Signed-off-by: Michał Górny <mgo...@gentoo.org>
---
eclass/acct-user.eclass | 127 ++++++++++++++++++++++++++++++++++++++++
1 file changed, 127 insertions(+)
diff --git a/eclass/acct-user.eclass b/eclass/acct-user.eclass
index b856a350083d..23b99e6dc9c3 100644
--- a/eclass/acct-user.eclass
+++ b/eclass/acct-user.eclass
@@ -136,6 +136,131 @@ acct-user_add_deps() {
}
+# << Helper functions >>
+
+# @FUNCTION: eislocked
+# @INTERNAL
+# @USAGE: <user>
+# @DESCRIPTION:
+# Check whether the specified user account is currently locked.

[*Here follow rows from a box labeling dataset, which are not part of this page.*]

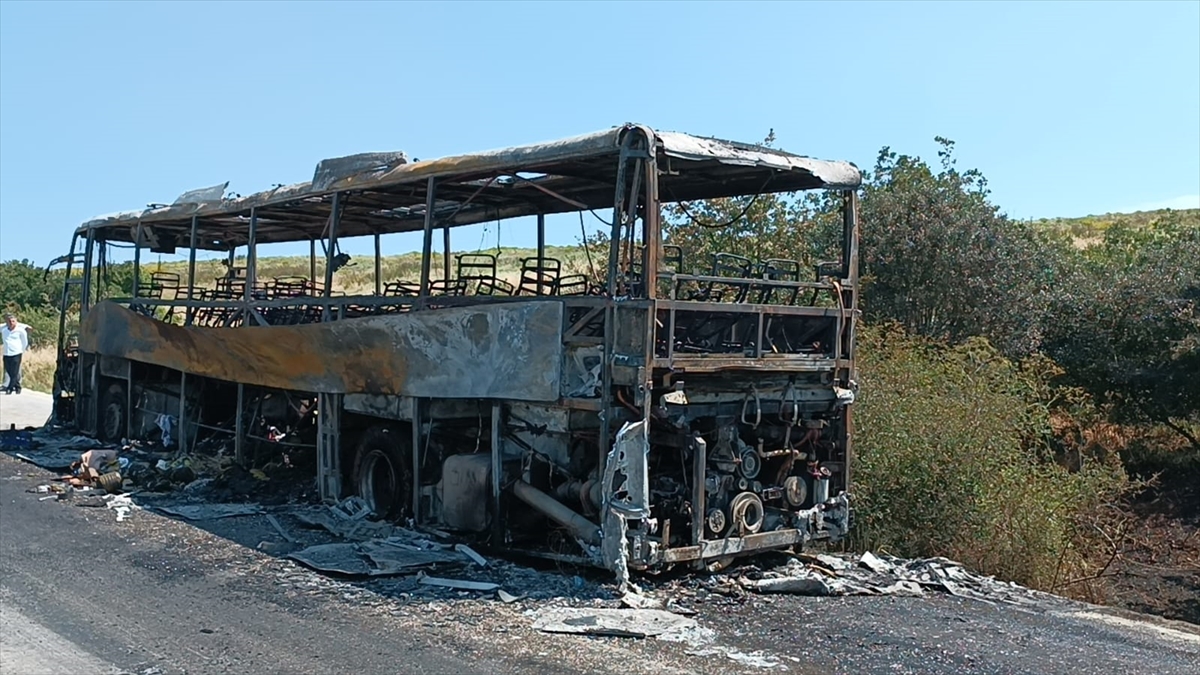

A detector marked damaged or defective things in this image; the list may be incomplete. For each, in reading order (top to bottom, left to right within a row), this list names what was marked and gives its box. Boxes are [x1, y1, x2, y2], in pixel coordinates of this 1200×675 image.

burned tire remnant [97, 382, 125, 446]
burned tire remnant [352, 426, 412, 520]
burned-out bus [51, 125, 856, 576]
charred metal frame [51, 123, 864, 576]
burnt bodywork [54, 123, 864, 576]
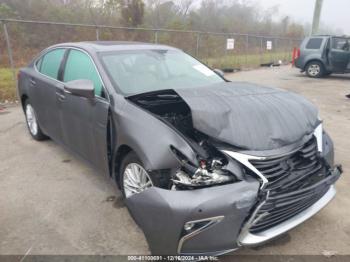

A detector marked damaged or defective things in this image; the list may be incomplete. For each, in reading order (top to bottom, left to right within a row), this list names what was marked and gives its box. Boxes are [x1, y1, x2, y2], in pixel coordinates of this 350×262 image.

damaged lexus es [18, 41, 342, 256]
broken hood [176, 82, 322, 151]
deployed airbag [176, 83, 322, 150]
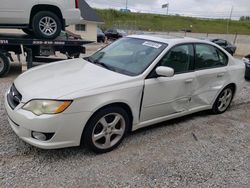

+# Returns 0 if it is locked, 1 if it is not, 2 if the platform
+# does not support determining it.
+eislocked() {
+ [[ $# -eq 1 ]] || die "usage: ${FUNCNAME} <user>"
+
+ if [[ ${EUID} != 0 ]] ; then
+ einfo "Insufficient privileges to execute ${FUNCNAME[0]}"
+ return 0
+ fi
+
+ case ${CHOST} in
+ *-freebsd*|*-dragonfly*|*-netbsd*)
+ [[ $(egetent "$1" | cut -d: -f2) == '*LOCKED*'* ]]
+ ;;
+
+ *-openbsd*)
+ return 2
+ ;;
+
+ *)
+ # NB: 'no password' and 'locked' are indistinguishable
+ # but we also expire the account which is more clear
+ [[ $(getent shadow ftp | cut -d: -f2) == '!'* ]] &&
+ [[ $(getent shadow ftp | cut -d: -f8) == 1 ]]
+ ;;
+ esac
+}
+
+# @FUNCTION: elockuser
+# @INTERNAL
+# @USAGE: <user>
+# @DESCRIPTION:
+# Lock the specified user account, using the available platform-specific
+# functions. This should prevent any login to the account.
+#
+# Established lock can be reverted using eunlockuser.
+#
+# This function returns 0 if locking succeeded, 2 if it is not supported
+# by the platform code or dies if it fails.
+elockuser() {
+ [[ $# -eq 1 ]] || die "usage: ${FUNCNAME} <user>"
+
+ if [[ ${EUID} != 0 ]] ; then
+ einfo "Insufficient privileges to execute ${FUNCNAME[0]}"
+ return 0
+ fi
+
+ eislocked "$1"
+ [[ $? -eq 0 ]] && return 0
+
+ case ${CHOST} in
+ *-freebsd*|*-dragonfly*)
+ pw lock "$1" || die "Locking account $1 failed"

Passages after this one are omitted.